At Apple’s annual fall music event, CEO Steve Jobs revealed a new social network called Ping. For those of you playing along at home, Ping is a network that sits inside iTunes that allows you to connect with artists and friends to discover music and (let’s face it here) sell more music. What’s not to love?

Well, let’s take another look at “Rich’s requirements for joining a social network.” Location services aside, the last major social network I joined was Twitter, sometime last year. So I broke out my handy, Is this Social Network Worth My Time? checklist.

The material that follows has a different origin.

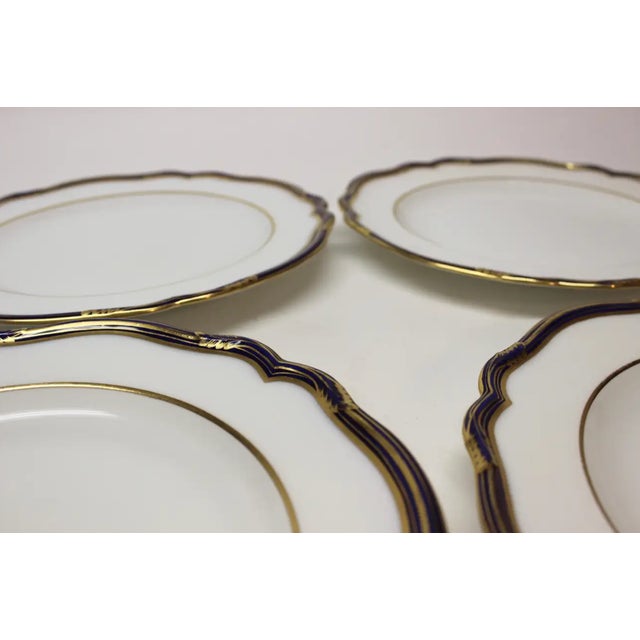 Set of Four English Copeland dinner plates with cobalt blue edges and gilt details. Retailed by Gilman Collamore.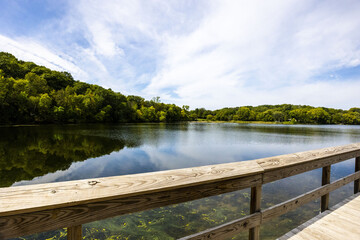 Sticker - Wooden bridge over the reflective clean lake Carver surrounded by dense trees in Minnesota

Follow along, as I read aloud:

  • Does the social network appeal to my interests? Check. Who doesn’t love music and ways to discover more music that they like?
  • Can I access my network where and when I need it? Hmm. … Computer: Check. iPhone: Check. iPad: Check. Okay, you got me there, Apple.
  • Are my friends on the social network and are they easy to connect with? Apple: Fail. When the network was shown off at the “Steve-note,” screenshots indicated there would be Facebook integration. Due to alleged last-minute negotiation failures, the feature was ultimately pulled. Of course, with this gone, there goes a large hope at success. After all, Facebook is the center of my social hub; Does Apple really expect me to remember the email addresses of my friends?
  • Is the social network novel or unique? Well, it does feel a little last.fm-ish, but I never really got into much there, to one of my co-worker’s dismay.
  • Is there a legitimate community (or at least potential for one) here? This one got me thinking …

The friend-finding issue aside, music to me — and, I believe, to many others — is a very intimate and personal experience. Let’s say I have a hundred connections on the new Ping network. If it were anything like my other networks, there would be a mix of friends, family members, co-workers and the occasional acquaintance. Maybe I want them to know how much I love the new Weezer album, but do I really want them knowing my secret go-to music? Or, do I even care that my friend, Steve, downloaded another Lady Gaga album? Even if I did, the communication seems very one-way.

At Communispace, I’ve had the privilege of facilitating communities that drill down on some very deep and emotional topics with our community members, but a team of facilitators was ready to develop the conversation and get people to open up. Now, I’m not suggesting Apple needs to get a team of moderators to foster community, but without a desire of the Ping community to move the conversation to a deeper level, it is destined to just become as enthralling as the review section on Amazon.com, a mix of lovers and haters without any real connection.

So what do you think: Is Ping poised to fail — or is it the next phase of how we interact with our music?